Possible options available for this method are:

name - Label for the the table per_page - The amount of items per page of the table

View

In your view you can create the table from the one initialized in the controller, the first parameter of table_for is the name set in table_me. By default the class name is used if a name isn't set.

Columns

table_for :user

Now, this will list all columns from the database in your table, which you may not always want to do. You can pass a block of columns to be more specific:

table_for :user do |t|
  t.column :id
  t.column :email
  t.column :created_at
end

This will give you a user table with the columns id, email, and created_at.
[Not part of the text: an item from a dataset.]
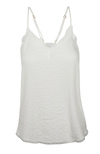 Bishop + Young Lace Trim Cami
What if you want to customize the output of the column? Each column can also take a block of content:

table_for :user do |t|
  t.column :id
  t.column :email do |c|
    "<h1>c.email</h1>"
  end
  t.column :created_at
end

Now, when a block is used to alter the content of a column, the sorting is lost, since the table can no longer assume what is in the column. You need to set a sort_on param to tell the column what to sort by. For example:

table_for :user do |t|
  t.column :id
  t.column :email, sort_on: :email do |c|
    "<h1>c.email</h1>"
  end
  t.column :created_at
end

There is also a color highlighting helper called highlight_cell. So lets say that you want to have a visual que for if a user is an admin:

highlight colors

table_for :user do |t|
  t.column :id
  t.column :admin do |c|
    highlight_cell c.admin, green: true
  end
  t.column :created_at
end

This will put a green box around true in the column. But what if you want to change that true to the word 'Admin' and lets put a red box around all the non admins and make them say 'peons':

table_for :user do |t|
  t.column :id
  t.column :admin do |c|
    highlight_cell c.admin, green: [true, 'Admin'], red: [false, 'peon']
  end
  t.column :created_at
end

Filters

You can add basic filter fields to the table by using the filter method. Right now, only one filter can be applied and the filters are search fields. I would like to eventually add different types for different types of data. I would like to eventually add in the ability for multiple filter types with a single search button, but the basic form is all I need at the moment. Ajax enabled filtering would be freaking great as well.

Filter usage:

table_for :user do |t|
  t.filter :email
  t.filter :name
  t.column :id
  t.column :email 
  t.column :name
end

table filter

There is also a light theme, which can be switched by adding a class of 'light' to the table_for:

table_for :user, class: 'light'

This looks a little like this:

table me light table

Things to add

  • I would like some sort of scope sorting built in.
  • More advanced filtering other then just search fields. Multiple filters at one time.
  • Ajax filters instead of having to reload the page. The url will still need to be modified so state can be preserved if the url is copy and pasted.
  • The way queries are handled with the filter search is sloppy, it needs to be refactored.
  • Tests need to be refactored pretty badly.